» AIM OF THE TASK
Rewrite the rows from the start through the line containing "Answer: 327ft", switching "summit tower" to "observation tower" and leaving everything else unchanged.
────
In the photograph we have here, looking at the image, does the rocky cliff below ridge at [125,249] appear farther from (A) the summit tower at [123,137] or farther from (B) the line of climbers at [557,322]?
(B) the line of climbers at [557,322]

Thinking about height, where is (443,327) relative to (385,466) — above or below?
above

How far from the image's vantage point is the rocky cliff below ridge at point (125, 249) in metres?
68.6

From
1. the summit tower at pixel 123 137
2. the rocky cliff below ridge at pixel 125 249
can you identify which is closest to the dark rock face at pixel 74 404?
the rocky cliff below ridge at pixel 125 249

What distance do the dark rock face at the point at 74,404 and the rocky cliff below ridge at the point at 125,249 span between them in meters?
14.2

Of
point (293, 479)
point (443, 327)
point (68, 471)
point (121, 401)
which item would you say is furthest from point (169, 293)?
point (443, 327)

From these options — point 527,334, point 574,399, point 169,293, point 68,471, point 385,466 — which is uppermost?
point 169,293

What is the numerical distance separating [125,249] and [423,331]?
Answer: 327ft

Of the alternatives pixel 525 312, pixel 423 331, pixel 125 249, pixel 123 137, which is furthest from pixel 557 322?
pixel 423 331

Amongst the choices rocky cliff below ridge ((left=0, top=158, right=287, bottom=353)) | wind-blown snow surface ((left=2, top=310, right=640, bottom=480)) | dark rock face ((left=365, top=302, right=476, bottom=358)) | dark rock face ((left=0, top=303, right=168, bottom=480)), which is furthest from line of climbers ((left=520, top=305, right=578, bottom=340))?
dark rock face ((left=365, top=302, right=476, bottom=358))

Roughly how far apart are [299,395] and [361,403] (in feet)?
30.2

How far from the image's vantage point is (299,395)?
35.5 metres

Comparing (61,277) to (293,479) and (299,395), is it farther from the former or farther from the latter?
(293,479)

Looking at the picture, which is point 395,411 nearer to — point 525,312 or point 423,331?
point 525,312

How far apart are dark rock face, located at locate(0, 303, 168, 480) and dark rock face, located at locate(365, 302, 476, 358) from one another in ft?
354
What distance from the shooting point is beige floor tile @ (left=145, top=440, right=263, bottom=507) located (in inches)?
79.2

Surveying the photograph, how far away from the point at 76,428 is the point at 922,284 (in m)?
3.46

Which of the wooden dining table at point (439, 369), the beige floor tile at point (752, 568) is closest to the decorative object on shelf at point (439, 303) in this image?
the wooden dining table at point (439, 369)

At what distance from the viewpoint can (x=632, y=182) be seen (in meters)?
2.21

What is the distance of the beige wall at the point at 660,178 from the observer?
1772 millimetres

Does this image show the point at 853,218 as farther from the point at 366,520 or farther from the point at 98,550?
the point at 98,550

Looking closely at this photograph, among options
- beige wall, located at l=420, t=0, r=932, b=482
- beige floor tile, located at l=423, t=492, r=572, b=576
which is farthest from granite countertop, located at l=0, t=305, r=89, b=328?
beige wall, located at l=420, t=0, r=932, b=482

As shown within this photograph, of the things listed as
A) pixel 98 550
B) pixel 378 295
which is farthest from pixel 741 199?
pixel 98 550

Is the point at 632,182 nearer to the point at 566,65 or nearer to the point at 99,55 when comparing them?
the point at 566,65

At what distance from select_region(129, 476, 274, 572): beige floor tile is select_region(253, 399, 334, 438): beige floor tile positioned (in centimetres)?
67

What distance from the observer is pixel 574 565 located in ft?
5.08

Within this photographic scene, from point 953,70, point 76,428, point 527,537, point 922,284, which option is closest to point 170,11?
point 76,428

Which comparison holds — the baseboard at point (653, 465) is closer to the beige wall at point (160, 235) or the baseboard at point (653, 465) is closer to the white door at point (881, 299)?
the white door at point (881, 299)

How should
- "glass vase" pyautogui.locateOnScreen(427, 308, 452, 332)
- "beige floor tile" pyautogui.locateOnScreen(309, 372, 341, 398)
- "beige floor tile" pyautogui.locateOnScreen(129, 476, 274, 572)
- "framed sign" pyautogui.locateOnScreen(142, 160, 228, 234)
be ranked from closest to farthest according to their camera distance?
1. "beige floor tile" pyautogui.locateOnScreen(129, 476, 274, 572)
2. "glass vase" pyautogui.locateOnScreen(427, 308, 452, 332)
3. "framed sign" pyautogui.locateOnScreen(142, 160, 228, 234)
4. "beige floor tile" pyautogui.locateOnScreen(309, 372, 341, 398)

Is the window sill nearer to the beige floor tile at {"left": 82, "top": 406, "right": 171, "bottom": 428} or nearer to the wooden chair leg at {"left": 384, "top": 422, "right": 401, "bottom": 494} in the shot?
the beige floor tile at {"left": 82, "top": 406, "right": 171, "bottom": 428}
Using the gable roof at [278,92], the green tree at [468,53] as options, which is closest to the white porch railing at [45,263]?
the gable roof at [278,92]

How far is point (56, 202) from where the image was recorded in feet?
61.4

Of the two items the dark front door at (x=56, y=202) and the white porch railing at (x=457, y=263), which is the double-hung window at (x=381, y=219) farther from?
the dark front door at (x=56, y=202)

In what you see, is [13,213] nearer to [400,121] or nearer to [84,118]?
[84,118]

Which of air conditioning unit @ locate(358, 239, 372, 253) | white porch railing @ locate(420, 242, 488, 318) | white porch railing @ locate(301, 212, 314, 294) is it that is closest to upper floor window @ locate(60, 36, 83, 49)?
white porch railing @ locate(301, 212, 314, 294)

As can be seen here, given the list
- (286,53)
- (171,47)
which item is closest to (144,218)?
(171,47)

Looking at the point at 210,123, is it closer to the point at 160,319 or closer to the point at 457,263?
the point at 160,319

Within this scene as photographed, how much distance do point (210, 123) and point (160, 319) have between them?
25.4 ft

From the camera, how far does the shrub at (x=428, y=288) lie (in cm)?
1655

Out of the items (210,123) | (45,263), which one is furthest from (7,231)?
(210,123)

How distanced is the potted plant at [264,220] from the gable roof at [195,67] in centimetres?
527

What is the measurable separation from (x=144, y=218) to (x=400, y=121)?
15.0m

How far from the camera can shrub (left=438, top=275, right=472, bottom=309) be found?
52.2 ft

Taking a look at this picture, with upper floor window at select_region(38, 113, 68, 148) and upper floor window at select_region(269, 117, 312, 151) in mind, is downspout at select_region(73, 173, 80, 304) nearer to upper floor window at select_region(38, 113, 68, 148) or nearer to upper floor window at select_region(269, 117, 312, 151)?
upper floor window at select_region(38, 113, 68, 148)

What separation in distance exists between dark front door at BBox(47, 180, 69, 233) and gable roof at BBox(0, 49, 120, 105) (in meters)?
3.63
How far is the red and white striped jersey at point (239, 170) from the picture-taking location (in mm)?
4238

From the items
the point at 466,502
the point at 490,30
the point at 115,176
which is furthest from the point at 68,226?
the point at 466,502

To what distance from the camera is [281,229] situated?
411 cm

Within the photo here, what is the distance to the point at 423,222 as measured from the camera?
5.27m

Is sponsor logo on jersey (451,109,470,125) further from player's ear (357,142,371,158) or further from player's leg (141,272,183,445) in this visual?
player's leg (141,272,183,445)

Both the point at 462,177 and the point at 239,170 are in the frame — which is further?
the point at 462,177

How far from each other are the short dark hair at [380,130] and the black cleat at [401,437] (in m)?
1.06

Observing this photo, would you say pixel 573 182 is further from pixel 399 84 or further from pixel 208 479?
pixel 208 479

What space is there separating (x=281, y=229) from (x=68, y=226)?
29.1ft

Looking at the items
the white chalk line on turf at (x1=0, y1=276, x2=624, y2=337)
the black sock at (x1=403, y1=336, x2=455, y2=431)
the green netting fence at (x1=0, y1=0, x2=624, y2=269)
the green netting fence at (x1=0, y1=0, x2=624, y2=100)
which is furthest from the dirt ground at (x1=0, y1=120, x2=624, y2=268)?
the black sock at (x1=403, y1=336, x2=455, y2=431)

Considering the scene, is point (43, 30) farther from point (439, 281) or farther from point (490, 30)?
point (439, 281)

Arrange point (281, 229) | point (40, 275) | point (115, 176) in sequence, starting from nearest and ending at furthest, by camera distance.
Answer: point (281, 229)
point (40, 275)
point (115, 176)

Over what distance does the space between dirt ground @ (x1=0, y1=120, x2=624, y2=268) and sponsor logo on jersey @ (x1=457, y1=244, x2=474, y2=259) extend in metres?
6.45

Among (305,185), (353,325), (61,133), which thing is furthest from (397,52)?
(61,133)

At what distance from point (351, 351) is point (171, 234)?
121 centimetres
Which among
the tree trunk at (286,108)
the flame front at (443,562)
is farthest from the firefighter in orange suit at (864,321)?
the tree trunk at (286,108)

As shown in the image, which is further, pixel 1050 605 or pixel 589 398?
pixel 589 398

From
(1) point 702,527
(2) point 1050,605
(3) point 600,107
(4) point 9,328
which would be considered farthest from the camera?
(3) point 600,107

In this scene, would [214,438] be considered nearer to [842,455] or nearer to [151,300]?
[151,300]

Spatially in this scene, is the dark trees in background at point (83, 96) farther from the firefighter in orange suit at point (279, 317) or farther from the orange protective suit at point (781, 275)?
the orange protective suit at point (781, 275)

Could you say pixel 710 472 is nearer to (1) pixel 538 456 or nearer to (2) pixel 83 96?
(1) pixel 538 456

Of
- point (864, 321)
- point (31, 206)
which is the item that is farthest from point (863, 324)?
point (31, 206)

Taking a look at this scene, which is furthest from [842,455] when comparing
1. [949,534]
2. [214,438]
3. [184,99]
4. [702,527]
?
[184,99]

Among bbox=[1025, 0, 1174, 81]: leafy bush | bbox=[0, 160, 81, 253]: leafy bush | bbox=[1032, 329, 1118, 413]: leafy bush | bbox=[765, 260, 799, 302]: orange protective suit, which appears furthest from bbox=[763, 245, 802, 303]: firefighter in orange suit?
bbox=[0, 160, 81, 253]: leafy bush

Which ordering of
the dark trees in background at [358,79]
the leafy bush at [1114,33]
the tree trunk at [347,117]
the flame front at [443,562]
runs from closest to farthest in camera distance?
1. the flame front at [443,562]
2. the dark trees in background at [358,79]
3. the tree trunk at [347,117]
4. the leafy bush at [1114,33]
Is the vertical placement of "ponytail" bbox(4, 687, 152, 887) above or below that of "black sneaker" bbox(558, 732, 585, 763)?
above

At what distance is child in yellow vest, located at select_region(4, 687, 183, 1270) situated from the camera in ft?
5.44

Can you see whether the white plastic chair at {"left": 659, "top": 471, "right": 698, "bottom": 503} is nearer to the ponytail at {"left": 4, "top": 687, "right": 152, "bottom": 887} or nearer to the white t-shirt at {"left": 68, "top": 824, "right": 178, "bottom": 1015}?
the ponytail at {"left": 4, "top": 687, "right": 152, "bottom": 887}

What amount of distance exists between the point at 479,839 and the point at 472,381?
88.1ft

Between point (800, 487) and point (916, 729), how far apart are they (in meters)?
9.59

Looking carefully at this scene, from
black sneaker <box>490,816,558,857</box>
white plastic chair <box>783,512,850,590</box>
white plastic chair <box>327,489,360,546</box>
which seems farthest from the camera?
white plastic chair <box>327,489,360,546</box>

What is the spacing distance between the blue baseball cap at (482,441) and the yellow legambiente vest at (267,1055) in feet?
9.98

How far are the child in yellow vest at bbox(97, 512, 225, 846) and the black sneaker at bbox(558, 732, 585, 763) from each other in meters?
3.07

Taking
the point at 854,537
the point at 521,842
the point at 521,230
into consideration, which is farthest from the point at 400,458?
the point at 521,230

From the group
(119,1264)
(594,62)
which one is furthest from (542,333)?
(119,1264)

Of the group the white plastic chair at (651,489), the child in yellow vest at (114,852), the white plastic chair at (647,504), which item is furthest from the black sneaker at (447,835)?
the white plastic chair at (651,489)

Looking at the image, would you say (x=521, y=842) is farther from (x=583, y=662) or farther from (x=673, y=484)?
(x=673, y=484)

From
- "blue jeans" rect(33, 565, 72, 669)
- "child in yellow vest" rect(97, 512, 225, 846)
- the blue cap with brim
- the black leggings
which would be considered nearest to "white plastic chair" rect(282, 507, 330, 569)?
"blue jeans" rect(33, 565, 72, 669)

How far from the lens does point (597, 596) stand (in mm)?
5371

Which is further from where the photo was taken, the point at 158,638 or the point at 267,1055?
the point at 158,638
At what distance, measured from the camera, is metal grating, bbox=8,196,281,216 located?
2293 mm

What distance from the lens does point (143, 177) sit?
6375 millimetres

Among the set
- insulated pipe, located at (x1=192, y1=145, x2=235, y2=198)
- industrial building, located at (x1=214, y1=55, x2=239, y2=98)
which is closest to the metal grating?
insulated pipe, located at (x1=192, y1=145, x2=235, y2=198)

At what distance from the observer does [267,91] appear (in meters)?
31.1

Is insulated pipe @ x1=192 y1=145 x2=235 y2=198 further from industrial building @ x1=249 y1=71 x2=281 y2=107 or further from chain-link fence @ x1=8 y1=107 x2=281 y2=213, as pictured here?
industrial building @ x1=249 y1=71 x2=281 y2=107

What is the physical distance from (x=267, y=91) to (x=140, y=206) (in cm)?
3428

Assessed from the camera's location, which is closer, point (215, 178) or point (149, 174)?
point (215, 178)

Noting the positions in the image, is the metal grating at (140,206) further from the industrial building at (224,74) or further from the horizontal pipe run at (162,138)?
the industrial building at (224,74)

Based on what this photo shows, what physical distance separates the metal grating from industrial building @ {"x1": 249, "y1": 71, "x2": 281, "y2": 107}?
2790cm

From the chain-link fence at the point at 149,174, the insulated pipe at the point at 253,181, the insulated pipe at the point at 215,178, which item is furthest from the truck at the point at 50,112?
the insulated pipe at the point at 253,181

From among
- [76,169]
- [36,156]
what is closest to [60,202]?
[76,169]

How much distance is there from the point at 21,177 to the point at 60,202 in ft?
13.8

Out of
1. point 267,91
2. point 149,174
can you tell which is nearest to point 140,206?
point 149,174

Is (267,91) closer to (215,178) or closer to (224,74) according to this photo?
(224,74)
────
» ANSWER TO THE PROBLEM
In the photograph we have here, looking at the image, does the rocky cliff below ridge at [125,249] appear farther from (A) the observation tower at [123,137] or farther from (B) the line of climbers at [557,322]?
(B) the line of climbers at [557,322]

Thinking about height, where is (443,327) relative to (385,466) — above or below?
above

How far from the image's vantage point is the rocky cliff below ridge at point (125, 249) in metres?
68.6

From
1. the observation tower at pixel 123 137
2. the rocky cliff below ridge at pixel 125 249
can you identify which is closest to the dark rock face at pixel 74 404?
the rocky cliff below ridge at pixel 125 249

What distance do the dark rock face at the point at 74,404 and the rocky cliff below ridge at the point at 125,249 span between them in meters?
14.2

Of
point (293, 479)
point (443, 327)
point (68, 471)
point (121, 401)
which item would you say is furthest from point (169, 293)?
point (443, 327)

From these options — point 527,334, point 574,399, point 169,293, point 68,471, point 385,466 — which is uppermost?
point 169,293

What is the numerical distance separating [125,249] and [423,331]?
Answer: 327ft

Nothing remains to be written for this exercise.